Marmight Sat 15-Dec-18 13:40:17

I've got a sniffle and a horrible cough and I too am on boy duty this weekend at my house. DGS2 and I coughed in unison through last night and tbqh I could have done without them. I've sent them home for the afternoon so I can get on with stuff have 40 winks, but they're back again later for another innings. All this parental socialising! My social life is zilch since I moved ☹ . I do love a party.....

SpringyChicken Sat 15-Dec-18 14:00:17

Yes, genuine. I've done the same myself and, unfortunately, will have to ask my friends if they still want me at a dinner on Monday night.

Nanny41 Sat 15-Dec-18 14:04:57

What a nice considerate friend you have,she doesnt want you to be ill at Christmas,I would do the same, maybe ring instead of texting
I think people seem to text more than phone these days.
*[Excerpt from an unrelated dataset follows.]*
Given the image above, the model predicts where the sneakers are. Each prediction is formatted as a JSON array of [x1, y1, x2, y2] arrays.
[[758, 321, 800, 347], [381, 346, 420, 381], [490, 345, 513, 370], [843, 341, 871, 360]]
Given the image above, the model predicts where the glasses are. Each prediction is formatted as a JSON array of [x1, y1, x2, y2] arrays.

GreenGran78 Sat 15-Dec-18 14:07:35

My choir neighbour coughed all through rehearsal, and shortly afterwards I started with it, and ended up with a chest infection. Weeks later I am still a bit wheezy, and my singing voice hasn’t been up to par for all our Christmas concerts. Why aren’t people more considerate?

Saggi Sat 15-Dec-18 14:35:09

I always let people know if I’m unwell...especially if I’m infectious...more folk should be that considerate.

lovebeigecardigans1955 Sat 15-Dec-18 15:30:33

I think she is being considerate as many others have said here. It's horrible to have a stubborn visitor who is too generous with their germs and a bad cold at Christmas time is truly miserable.

grandtanteJE65 Sat 15-Dec-18 16:42:12

In my family and circle of friends it would be a genuine message, and I think you should take it as such.

1974cookie Sat 15-Dec-18 17:13:58

I think that she is being considerate too. There are some really, really nasty colds doing the rounds at the moment that just seem to go on and on. there is nothing worse than being ill at Christmas time.

stevej4491 Sat 15-Dec-18 18:08:02

I've always been of the opinion that if your resistance is low enough , you'll catch something anyway,if not ,you won't.

chelseababy Sat 15-Dec-18 19:22:30

She still isn't well and is now wheezy and lethargic so I think postponing was best for both of us.

Melanieeastanglia Sat 15-Dec-18 19:28:13

I think your friend was genuine. The trouble is you're often infectious before the cold arrives, I've been told, but not so infectious once you have it. Perhaps this is wrong.

I don't worry too much about catching colds because what can you do? You could catch one on public transport or in a supermarket.

It's harder for someone who is chronically sick or caring for someone. I do appreciate that.

adaunas Sat 15-Dec-18 19:48:47

Genuine I would think. We often do this so you have the choice of whether to meet up or not and the week before my DH went into hospital I was grateful for the consideration.

kwest Sat 15-Dec-18 22:33:16

I went to a lunch with a group of friends yesterday. One of them announced that she had not been able to go to exercise classes all week because of 'this cold'. I was shocked that she had turned up at all with the possibility of infecting nearly 20 other people just before Christmas.

moggie57 Mon 17-Dec-18 02:45:03

i would decline.and say we can catch up later on.

merrilyn Mon 17-Dec-18 03:01:01

I always let my friends know if I have a cold or am unwell. One friend gets a sore throat and bronchitis at the hint of someone's sniffle.